(begin)

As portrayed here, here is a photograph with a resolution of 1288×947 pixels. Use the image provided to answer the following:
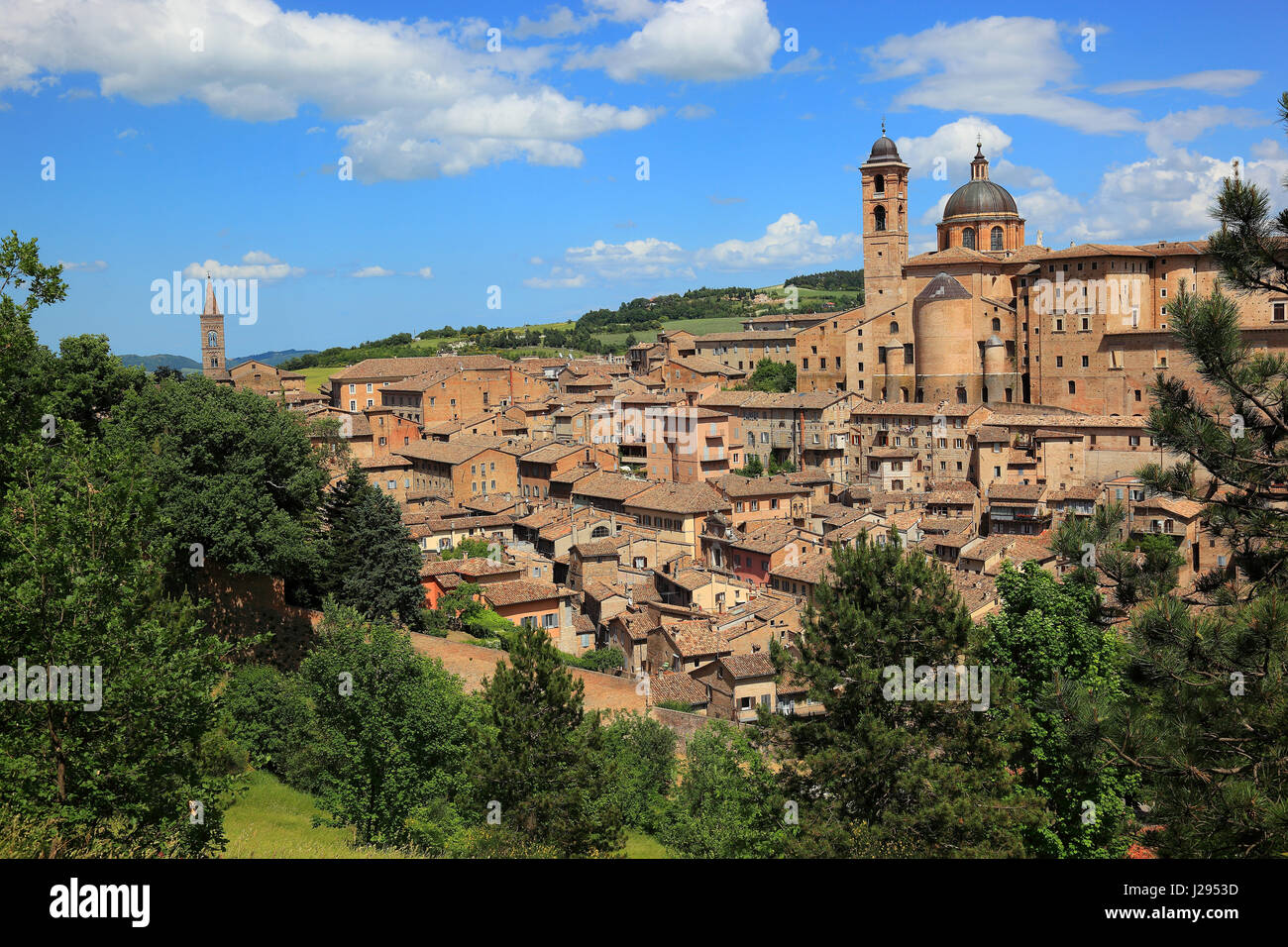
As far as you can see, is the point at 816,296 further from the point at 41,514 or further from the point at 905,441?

(end)
(begin)

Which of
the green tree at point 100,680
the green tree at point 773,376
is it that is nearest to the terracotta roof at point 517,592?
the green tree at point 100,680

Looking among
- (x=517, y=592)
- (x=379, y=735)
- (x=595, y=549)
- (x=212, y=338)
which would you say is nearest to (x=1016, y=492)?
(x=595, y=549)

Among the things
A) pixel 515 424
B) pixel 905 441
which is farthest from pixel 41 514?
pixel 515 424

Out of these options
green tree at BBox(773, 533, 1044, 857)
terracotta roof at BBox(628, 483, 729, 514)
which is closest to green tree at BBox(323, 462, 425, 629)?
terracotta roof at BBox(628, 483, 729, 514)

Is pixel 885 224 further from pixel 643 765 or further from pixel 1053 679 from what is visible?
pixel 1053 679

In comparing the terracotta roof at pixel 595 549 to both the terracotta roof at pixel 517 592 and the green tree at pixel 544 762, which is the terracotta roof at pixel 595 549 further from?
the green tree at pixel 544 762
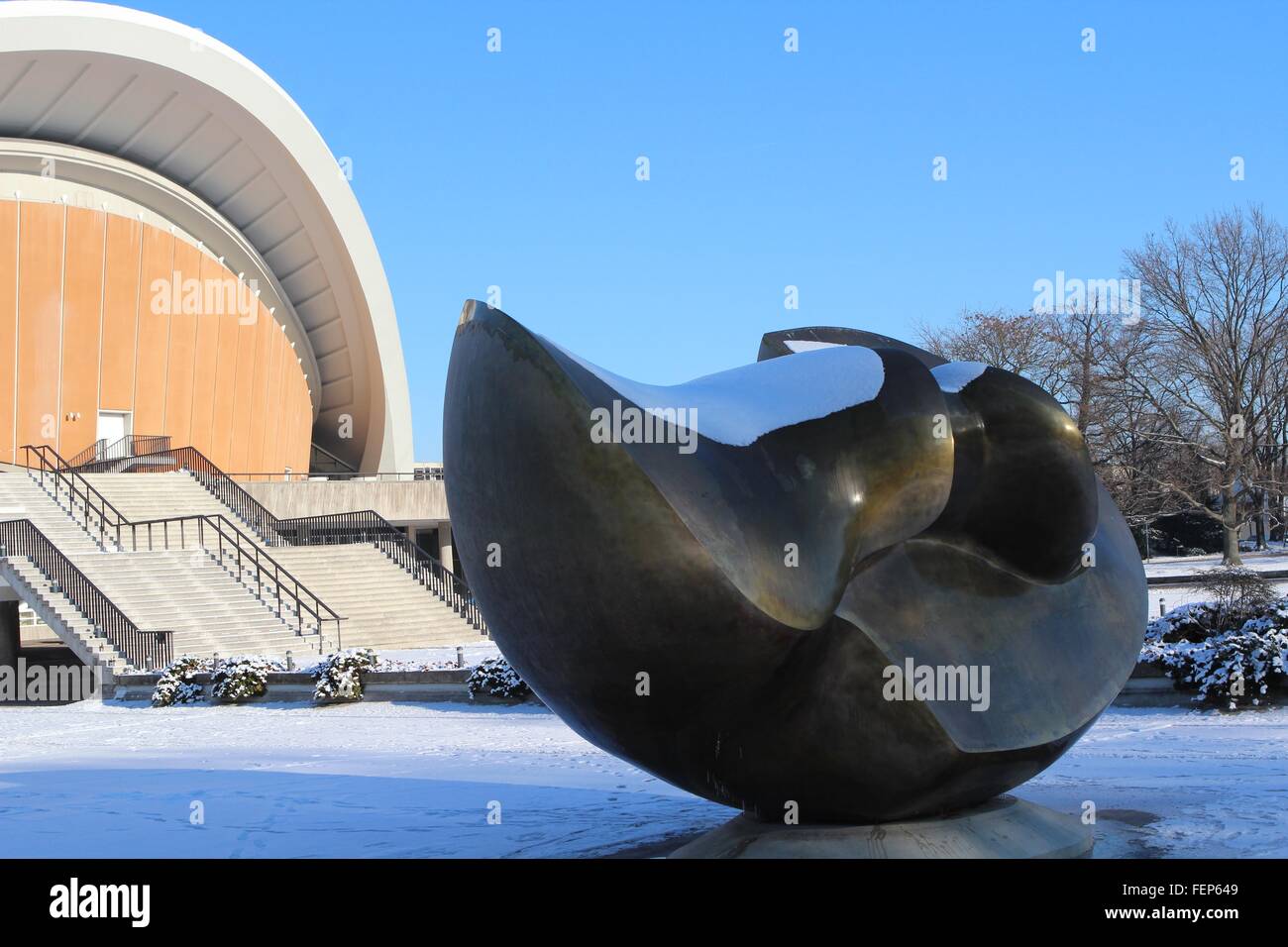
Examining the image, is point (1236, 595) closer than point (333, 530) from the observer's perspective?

(end)
(begin)

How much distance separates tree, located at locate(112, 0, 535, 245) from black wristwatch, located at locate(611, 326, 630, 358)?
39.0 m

(end)

• _The exercise_: Rewrite the records from the line with "As portrayed here, here" up to and including the line with "As far as you" as a Markdown table with the columns No. and Line, one row per line and blank lines omitted. Leave the pictures out.

• _Response_:
| No. | Line |
|---|---|
| 1 | As portrayed here, here is a photograph with a resolution of 1288×947 pixels. Use the image provided to answer the following: |
| 2 | As far as you can see, is the point at 816,296 further from the point at 41,514 or further from the point at 905,441? |